Brett Ginsburg talks to Cusson Cheng about the nuances of his spatial choreographies. Together, they examine the ebb and flow of meaning in contemporary art, and the art of manipulating the viewer’s perspective through a transformative experience that resonates beyond the typical white cube space. For his cover story, Ginsburg was photographed by Luis Corzo in his studio in New York, wearing Stone Island.
Coumba Samba is profiled by Olivia Kan-Sperling for this issue, in an exploration of Samba’s multifaceted practice, which includes paintings, performance, and also music, to communicate raw emotion, many references, and life being compressed into something deceptively easy to consume. Samba appears on the cover photographed by Lengua in London, wearing Stefan Cooke and Kuboraum.
Also in this issue: Travis Diehl examines Matthew Barney’s latest film, Secondary (2023), in which football serves as pantomime for war, complete with generals, strategies, politics, tactics, and drills; Margaret Kross offers a reading of Jasmine Gregory’s art and her post-American vision of chaos, distress, and a profound amount of contemporary beauty; Marie Catalano writes about the technology of Maren Karlson’s paintings, with their distinctive visual language that echoes both the fantasies and anxieties of a particularly spectral brand of frictionless American capitalist production on offer in Los Angeles; starting from her most recent show, “A WAY OF LIFE” at Lisson in New York, Caroline Elbaor delves into Elaine Cameron-Weir’s practice, which can be read as an indictment of how willingly we consume arbitrary dictums in order to provide our lives with definition and meaning; and Gea Politi explores Nina Hartmann’s post-meme and post-game-book practice, which prioritizes subjectivity over traditional concepts of “truth” and “accuracy.”

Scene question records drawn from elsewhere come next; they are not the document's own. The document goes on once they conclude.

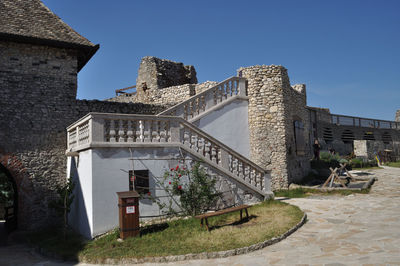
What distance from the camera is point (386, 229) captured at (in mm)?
7043

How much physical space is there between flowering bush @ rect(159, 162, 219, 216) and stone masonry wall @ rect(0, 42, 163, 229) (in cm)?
453

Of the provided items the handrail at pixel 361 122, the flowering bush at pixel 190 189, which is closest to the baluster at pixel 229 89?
the flowering bush at pixel 190 189

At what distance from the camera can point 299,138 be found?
14750 millimetres

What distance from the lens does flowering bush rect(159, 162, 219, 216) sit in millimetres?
9016

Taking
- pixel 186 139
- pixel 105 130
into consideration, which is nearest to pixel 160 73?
pixel 105 130

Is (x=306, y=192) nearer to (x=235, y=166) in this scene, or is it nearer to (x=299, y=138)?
(x=299, y=138)

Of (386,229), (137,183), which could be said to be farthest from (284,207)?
(137,183)

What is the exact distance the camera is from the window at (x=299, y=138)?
570 inches

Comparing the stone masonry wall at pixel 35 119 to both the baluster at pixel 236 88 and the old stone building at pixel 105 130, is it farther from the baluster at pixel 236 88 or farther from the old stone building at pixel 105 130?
the baluster at pixel 236 88

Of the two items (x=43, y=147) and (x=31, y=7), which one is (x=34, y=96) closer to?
(x=43, y=147)

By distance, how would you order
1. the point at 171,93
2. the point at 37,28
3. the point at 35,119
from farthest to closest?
the point at 171,93 < the point at 37,28 < the point at 35,119

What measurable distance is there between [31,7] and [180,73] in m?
8.63

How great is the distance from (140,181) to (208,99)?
208 inches

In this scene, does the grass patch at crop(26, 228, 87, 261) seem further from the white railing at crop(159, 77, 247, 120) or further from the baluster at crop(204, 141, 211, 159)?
the white railing at crop(159, 77, 247, 120)
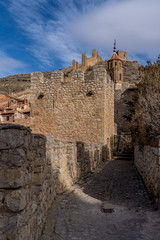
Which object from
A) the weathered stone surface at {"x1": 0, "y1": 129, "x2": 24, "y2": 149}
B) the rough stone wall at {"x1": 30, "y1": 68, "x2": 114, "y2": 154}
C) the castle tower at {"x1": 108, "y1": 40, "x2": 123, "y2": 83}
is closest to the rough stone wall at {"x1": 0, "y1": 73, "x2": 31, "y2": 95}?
the castle tower at {"x1": 108, "y1": 40, "x2": 123, "y2": 83}

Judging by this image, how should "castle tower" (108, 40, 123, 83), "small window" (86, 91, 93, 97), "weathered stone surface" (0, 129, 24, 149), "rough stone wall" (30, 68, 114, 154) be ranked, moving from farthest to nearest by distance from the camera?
"castle tower" (108, 40, 123, 83) < "small window" (86, 91, 93, 97) < "rough stone wall" (30, 68, 114, 154) < "weathered stone surface" (0, 129, 24, 149)

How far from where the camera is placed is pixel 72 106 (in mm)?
12867

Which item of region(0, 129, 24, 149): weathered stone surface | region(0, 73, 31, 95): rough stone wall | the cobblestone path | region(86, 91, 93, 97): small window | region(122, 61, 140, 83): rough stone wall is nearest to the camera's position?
region(0, 129, 24, 149): weathered stone surface

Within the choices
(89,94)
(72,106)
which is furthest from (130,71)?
(72,106)

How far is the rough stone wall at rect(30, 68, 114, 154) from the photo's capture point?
40.4 feet

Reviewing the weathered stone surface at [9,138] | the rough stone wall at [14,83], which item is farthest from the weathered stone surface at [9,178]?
the rough stone wall at [14,83]

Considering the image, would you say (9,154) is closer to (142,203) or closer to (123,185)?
(142,203)

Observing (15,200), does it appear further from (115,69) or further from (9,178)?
(115,69)

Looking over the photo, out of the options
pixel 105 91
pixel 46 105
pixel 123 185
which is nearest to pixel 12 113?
pixel 46 105

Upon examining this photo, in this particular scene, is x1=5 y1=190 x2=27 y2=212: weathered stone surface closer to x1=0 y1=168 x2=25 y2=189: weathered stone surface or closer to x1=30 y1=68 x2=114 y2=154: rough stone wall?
x1=0 y1=168 x2=25 y2=189: weathered stone surface

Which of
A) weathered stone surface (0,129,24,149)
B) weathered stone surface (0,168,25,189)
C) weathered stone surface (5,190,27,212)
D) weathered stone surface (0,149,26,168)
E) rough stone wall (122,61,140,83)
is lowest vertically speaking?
weathered stone surface (5,190,27,212)

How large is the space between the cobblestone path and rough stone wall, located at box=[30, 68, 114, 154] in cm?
600

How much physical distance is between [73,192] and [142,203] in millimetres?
1717

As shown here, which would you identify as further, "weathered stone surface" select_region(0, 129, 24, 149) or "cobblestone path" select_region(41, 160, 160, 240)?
"cobblestone path" select_region(41, 160, 160, 240)
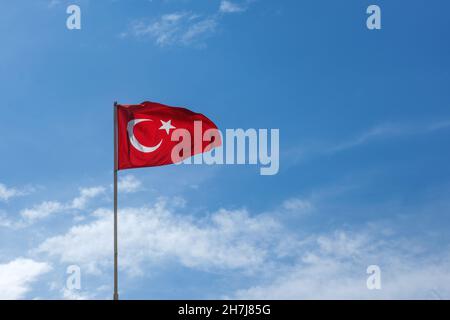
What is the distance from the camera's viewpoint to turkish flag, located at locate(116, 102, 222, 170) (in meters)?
36.2

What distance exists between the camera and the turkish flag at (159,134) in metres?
36.2

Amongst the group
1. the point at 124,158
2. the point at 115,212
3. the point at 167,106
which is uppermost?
the point at 167,106

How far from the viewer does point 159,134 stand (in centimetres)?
3684
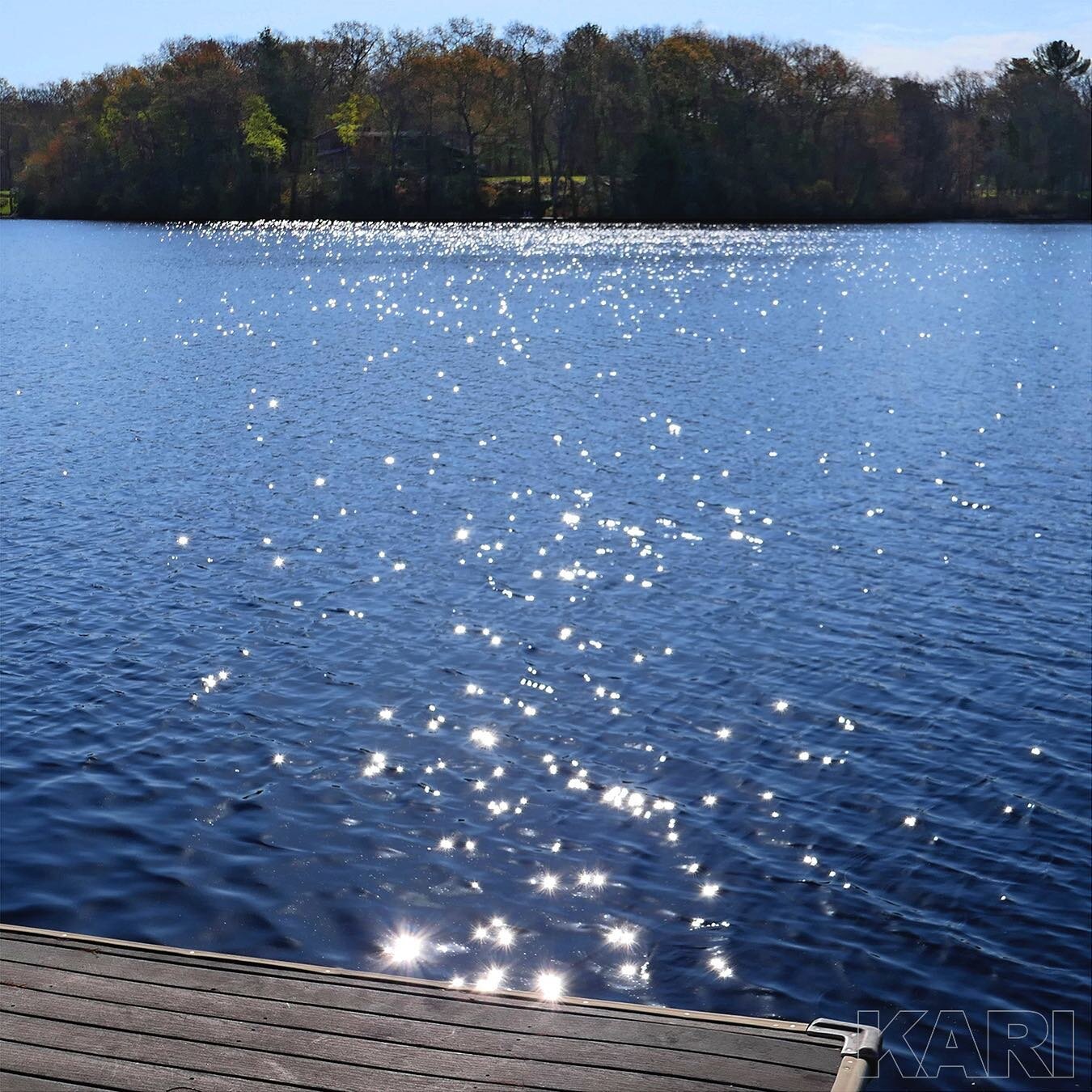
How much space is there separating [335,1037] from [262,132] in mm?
170724

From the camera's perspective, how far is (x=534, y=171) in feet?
537

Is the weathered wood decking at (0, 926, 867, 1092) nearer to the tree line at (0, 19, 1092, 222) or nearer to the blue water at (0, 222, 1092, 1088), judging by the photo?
the blue water at (0, 222, 1092, 1088)

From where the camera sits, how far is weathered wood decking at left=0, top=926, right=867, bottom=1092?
870 cm

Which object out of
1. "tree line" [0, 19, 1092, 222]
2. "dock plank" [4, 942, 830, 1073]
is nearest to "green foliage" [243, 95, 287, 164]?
"tree line" [0, 19, 1092, 222]

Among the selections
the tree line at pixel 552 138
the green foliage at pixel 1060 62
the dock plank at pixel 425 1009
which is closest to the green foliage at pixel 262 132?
the tree line at pixel 552 138

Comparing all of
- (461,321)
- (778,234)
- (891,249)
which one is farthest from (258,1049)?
(778,234)

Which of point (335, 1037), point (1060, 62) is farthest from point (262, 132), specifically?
point (335, 1037)

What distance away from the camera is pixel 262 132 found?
166 m

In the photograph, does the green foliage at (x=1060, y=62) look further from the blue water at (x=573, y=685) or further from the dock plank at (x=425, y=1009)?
the dock plank at (x=425, y=1009)

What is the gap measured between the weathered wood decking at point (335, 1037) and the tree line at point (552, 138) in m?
155

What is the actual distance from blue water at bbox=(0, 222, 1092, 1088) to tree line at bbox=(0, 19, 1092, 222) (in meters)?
117

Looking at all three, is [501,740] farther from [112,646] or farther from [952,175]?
[952,175]

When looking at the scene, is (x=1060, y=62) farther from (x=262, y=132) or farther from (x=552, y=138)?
→ (x=262, y=132)

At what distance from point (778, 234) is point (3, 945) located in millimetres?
149828
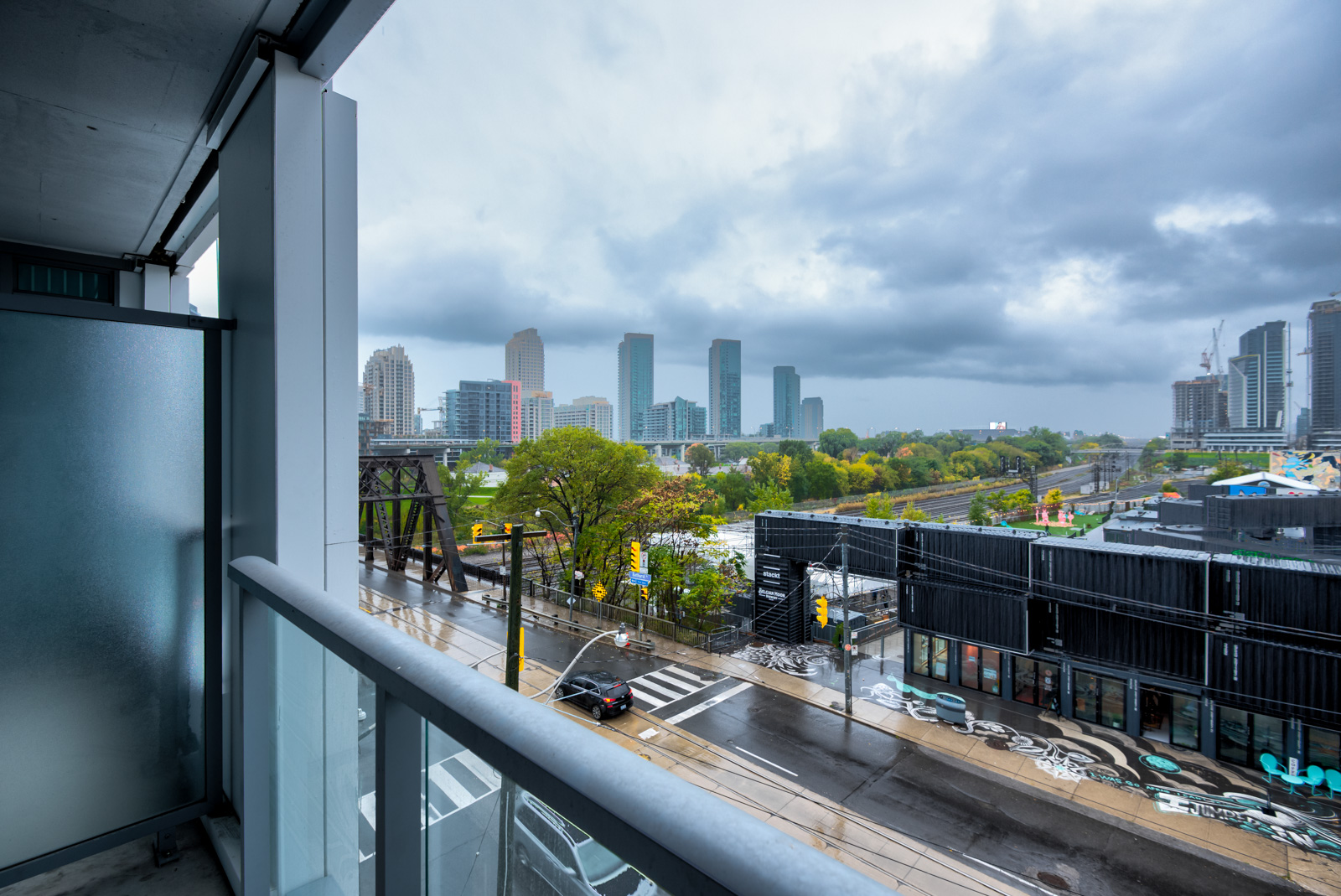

This issue’s installment of Archive honors the practice of Gordon Matta-Clark with a text by Ted Castle from 1979 and two short pieces by the artist himself, written in 1976; Critic Dispatch by Daniel Merritt is a melancholic hymn to New York City, starting from Anna Rubin’s latest video, The Gram (2024); for The Curist, a column focusing on experimental curatorial and editorial approaches to gallery culture, Leslie Moody Castro speaks to Laura Orozco, founder and director of ESPAC Foundation in Mexico City; this issue’s Focus On city is Chicago, as Mark Acciari looks at the enduring legacy of Stanley Tigerman; Alex Bennett’s final installment of Unpack / Reveal / Unleash is dedicated to B. Ingrid Olson and her work that gives “proximity to suddenness”; Studio Scene, a new column inaugurated by David L. Johnson, includes Jessica Kwok’s insight into Johnson’s practice and the importance of absence in it; Letter from the City, penned by Danielle Dean from Los Angeles, reflects on the interplay between reality and fiction.
Reviews
Energies Swiss Institute, New York, by Hindley Wang / Scientia Sexualis ICA, Los Angeles, by Meka Boyle / Mike Kelley Ghost and Spirit Tate Modern, London, by Isabelle Buckle / Martine Syms Total Lafayette Anticipations, Paris, by Hugo Bausch Belbachir / Chiffon Thomas Perrotin, Paris, by Qingyuan Deng / After Images Julia Stoschek Foundation, Berlin, by Philipp Hindahl / Cosima von Bonin “Songs for Gay Dogs” Mudam, Luxembourg, by Ben Broome.
The issue will be available for preview at Art Basel Miami Beach from December 4 to 8, 2024.